» WHAT TO WORK ON: Please continue the commentary below on AI companies' Super Bowl ads, writing on from its last paragraph.

On the other hand, the ChatGPT Super Bowl ad of 2025 is the exact contrary. It’s cold, mechanical and connects discovering fire with Artificial Intelligence? That’s what scares people, the loss of human interaction.

And OpenAI noticed. Their next ad series was brilliant. It shows how people use ChatGPT in different situations, how it helps them. It’s personal connection and a real story.

I have mixed feelings about Anthropic’s viral Super Bowl campaign against (OpenAI) Ads in Chatbots. They are humorous and people can relate to the way AI talks to them. And yes, all of a sudden Mom and Dad knew about Claude, we talked about the company, just because of this ad series. In that sense, mission accomplished.

» INPUT DATA:
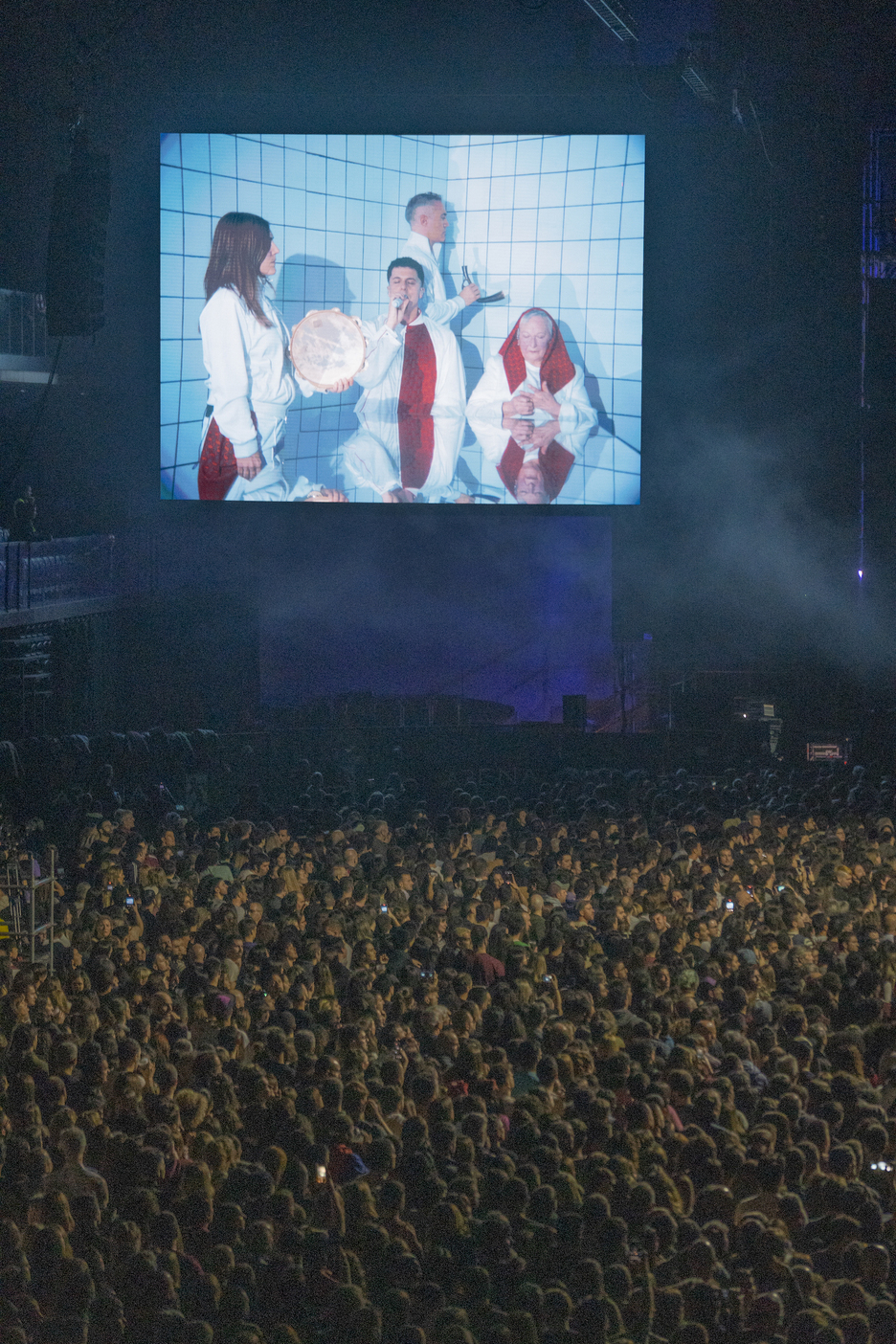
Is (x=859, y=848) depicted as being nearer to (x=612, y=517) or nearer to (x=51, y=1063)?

» RESPONSE AREA:
But again, this is Super Bowl. The average Super Bowl viewer doesn’t know that Ads are coming to ChatGPT, so all they remember is weirdly talking human (robots) with ads in them, and the Claude logo at the end. The ads work for the tech bubble, but not for the general public. It’s a missed opportunity to tell an inspiring story. There is that perspective. And nobody will install Claude because of that ad, nobody will feel inspired. People see get a weird feeling about the brand, and not understand a thing.

These ads are both

  1. Not suitable for Super Bowl, only for us, the tech bubble
  2. A few months too early. Nobody has seen ads in ChatGPT yet, so nobody understands what issue it is they are promoting.

Either way, here you go:

While Anthropic’s ads never mention OpenAI, it’s clear who they mean. And Sam Altman answered directly to this, confronting Anthropic and saying, that ChatGPT ads don’t work the way they are portrayed in those ads (although they do).

I’m not reading all this. If you need a giant wordsalad after your competition hits you with a humorous ad, they outmaneuvered you.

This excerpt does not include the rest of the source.